* **Task set**
1) State whether each statement below agrees with the essay on choosing real love, answering yes or no and quoting the deciding words of the essay exactly: (a) The writer describes the relationship as perfect. (b) The writer once believed that love without fire was not real. (c) The writer claims to have all the answers about love.
2) Repeat the stretch of the essay on choosing real love from "Before I begin, I" through "conscious, sacred union.".
3) Pick up the essay on choosing real love at the point where it stops and continue it.

* **Given passage**

+===+

From Fireworks to a Fireplace: Choosing Real Love Over Passion – A Vulnerable Share

If you’ve ever wondered whether deep, stable love truly exists—if you’ve found yourself drawn to intense, passionate relationships that burn bright but leave you questioning your worth—this is for you. I spent years believing love had to be all-encompassing, only to discover that real love is something else entirely. This is my story of unlearning, healing, and stepping into a kind of love I began to believe never was possible.

Before I begin, I want to make something clear—my relationship is not perfect. No relationship is. Love, even in its most sacred form, is not a fairytale. It is not effortless, nor is it without challenges. But what I have stepped into is something real, something anchored in truth, and something worth every moment of growth and learning.

Love. The word alone carries so many expectations, illusions, and projections. For most of my life, I thought I understood it. I thought love had to be grand, all-consuming, intense. That if it wasn’t full of fire, it wasn’t real. And yet, here I am, standing in something I never could have imagined, something far deeper and more whole than any love I have ever known. A conscious, sacred union.

It’s not what I thought it would look like. It is not effortless. It is not free of challenge. In fact, it has been testing, raw, and deeply confronting. But it is also harmonious, a steady anchor, a home within another. A feeling of rightness and peace I never truly knew existed.

I want to share this with you not because I have "made it" in love or because I have all the answers, actually far from it, but because I know what it feels like to wonder if this kind of love exists. To question if you’re asking for too much. To feel like deep, open communication and unwavering devotion might just be a fantasy.

+===+

Spatial grounding data
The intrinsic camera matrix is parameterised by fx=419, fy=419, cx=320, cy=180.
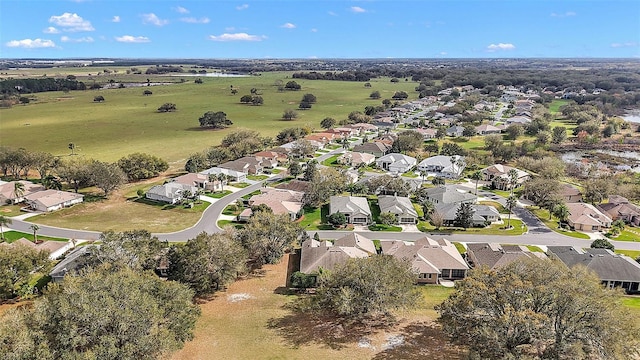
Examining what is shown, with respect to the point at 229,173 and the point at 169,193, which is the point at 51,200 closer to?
the point at 169,193

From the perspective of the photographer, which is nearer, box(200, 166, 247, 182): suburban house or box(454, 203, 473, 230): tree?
box(454, 203, 473, 230): tree

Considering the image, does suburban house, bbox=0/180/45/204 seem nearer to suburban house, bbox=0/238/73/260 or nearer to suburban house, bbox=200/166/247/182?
suburban house, bbox=0/238/73/260

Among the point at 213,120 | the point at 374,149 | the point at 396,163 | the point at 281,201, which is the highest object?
the point at 213,120

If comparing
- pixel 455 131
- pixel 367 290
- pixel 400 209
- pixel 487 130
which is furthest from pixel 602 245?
pixel 487 130

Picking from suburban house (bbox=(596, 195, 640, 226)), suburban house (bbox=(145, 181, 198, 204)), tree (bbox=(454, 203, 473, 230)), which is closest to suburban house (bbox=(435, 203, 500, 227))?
tree (bbox=(454, 203, 473, 230))

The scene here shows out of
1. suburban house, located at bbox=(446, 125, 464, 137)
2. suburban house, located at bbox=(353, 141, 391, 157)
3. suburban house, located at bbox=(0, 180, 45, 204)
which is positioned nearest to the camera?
suburban house, located at bbox=(0, 180, 45, 204)

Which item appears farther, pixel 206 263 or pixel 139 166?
pixel 139 166

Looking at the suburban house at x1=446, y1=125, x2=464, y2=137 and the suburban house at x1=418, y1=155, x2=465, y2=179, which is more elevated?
the suburban house at x1=446, y1=125, x2=464, y2=137
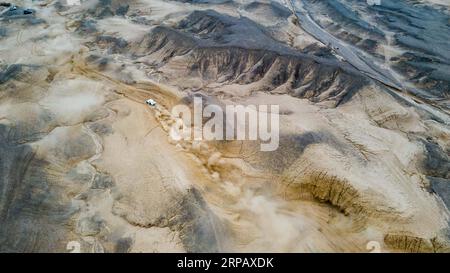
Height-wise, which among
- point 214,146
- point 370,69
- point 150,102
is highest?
point 150,102

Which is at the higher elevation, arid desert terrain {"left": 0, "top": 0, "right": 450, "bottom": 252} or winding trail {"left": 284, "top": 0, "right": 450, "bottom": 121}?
arid desert terrain {"left": 0, "top": 0, "right": 450, "bottom": 252}

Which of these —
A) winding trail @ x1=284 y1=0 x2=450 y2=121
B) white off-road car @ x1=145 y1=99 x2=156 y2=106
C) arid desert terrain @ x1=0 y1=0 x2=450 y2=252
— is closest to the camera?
arid desert terrain @ x1=0 y1=0 x2=450 y2=252

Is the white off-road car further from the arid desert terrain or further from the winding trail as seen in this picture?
the winding trail

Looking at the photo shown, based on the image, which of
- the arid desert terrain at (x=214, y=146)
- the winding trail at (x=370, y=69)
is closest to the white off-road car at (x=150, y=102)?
the arid desert terrain at (x=214, y=146)

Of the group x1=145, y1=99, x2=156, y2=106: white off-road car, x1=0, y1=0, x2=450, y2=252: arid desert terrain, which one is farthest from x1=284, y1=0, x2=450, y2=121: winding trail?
x1=145, y1=99, x2=156, y2=106: white off-road car

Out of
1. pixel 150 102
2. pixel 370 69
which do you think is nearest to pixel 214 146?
pixel 150 102

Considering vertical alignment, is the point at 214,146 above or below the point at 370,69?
above

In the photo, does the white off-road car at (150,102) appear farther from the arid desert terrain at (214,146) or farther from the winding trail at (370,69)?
the winding trail at (370,69)

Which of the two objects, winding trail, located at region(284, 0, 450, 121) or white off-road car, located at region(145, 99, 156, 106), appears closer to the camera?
white off-road car, located at region(145, 99, 156, 106)

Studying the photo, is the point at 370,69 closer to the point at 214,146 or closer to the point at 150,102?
the point at 214,146

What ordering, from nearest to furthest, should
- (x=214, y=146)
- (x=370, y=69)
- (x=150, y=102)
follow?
(x=214, y=146)
(x=150, y=102)
(x=370, y=69)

+===+

* **Answers given**
1)
(a) No: "my relationship is not perfect."
(b) Yes: "That if it wasn’t full of fire, it wasn’t real."
(c) No: "or because I have all the answers, actually far from it"

2)
Before I begin, I want to make something clear—my relationship is not perfect. No relationship is. Love, even in its most sacred form, is not a fairytale. It is not effortless, nor is it without challenges. But what I have stepped into is something real, something anchored in truth, and something worth every moment of growth and learning.

Love. The word alone carries so many expectations, illusions, and projections. For most of my life, I thought I understood it. I thought love had to be grand, all-consuming, intense. That if it wasn’t full of fire, it wasn’t real. And yet, here I am, standing in something I never could have imagined, something far deeper and more whole than any love I have ever known. A conscious, sacred union.

3)
I first met my love short of five years ago in his hometown in Greece where I had decided to live for a few months. It was not long after I had walked away from my nine-year relationship, an engagement, and a life I had built as a stepmother. When I met him, he was a breath of fresh air. He reflected back to me something I had been missing—simplicity. Devotion. The truth that when someone truly sees you, there are no games, only presence, only raw transparency and respect.

And yet, despite the depth of our connection and when it was time for me to leave his hometown, we both knew the timing wasn’t right to continue, which was a hard pill to swallow for us both at the time. He was at the beginning of his own very inward awakening, still living in Greece. I was emerging from a life I had spent years building, with wounds still fresh, my former step-child’s heart still in the mix of the big change I was navigating. And so, we chose 'friendship’.

From the very beginning, we had two foundational things—full transparency and deep respect. We agreed that we would be honest with ourselves and with each other even if it may hurt, and we have both consistently stuck to that.

This is what carried us through all these years, what allowed us to stay in each other’s orbits even when life took us in different directions which was not always easy. Our bond growing stronger with time, shaped by honesty, respect, and a connection that sometimes felt undeniably more distant than other times but never faded. Every few weeks, or sometimes even months apart, we would have long conversations, hours melting away like minutes but in between those long deep chats, we would live our own very different individual lives.

Though our journeys looked vastly different—mine taking me around the world, deep into plant medicine and healing, expanding my purpose and work, while his was more subtle, unfolding in a quieter yet equally profound way—we were both evolving in ways we couldn’t yet understand.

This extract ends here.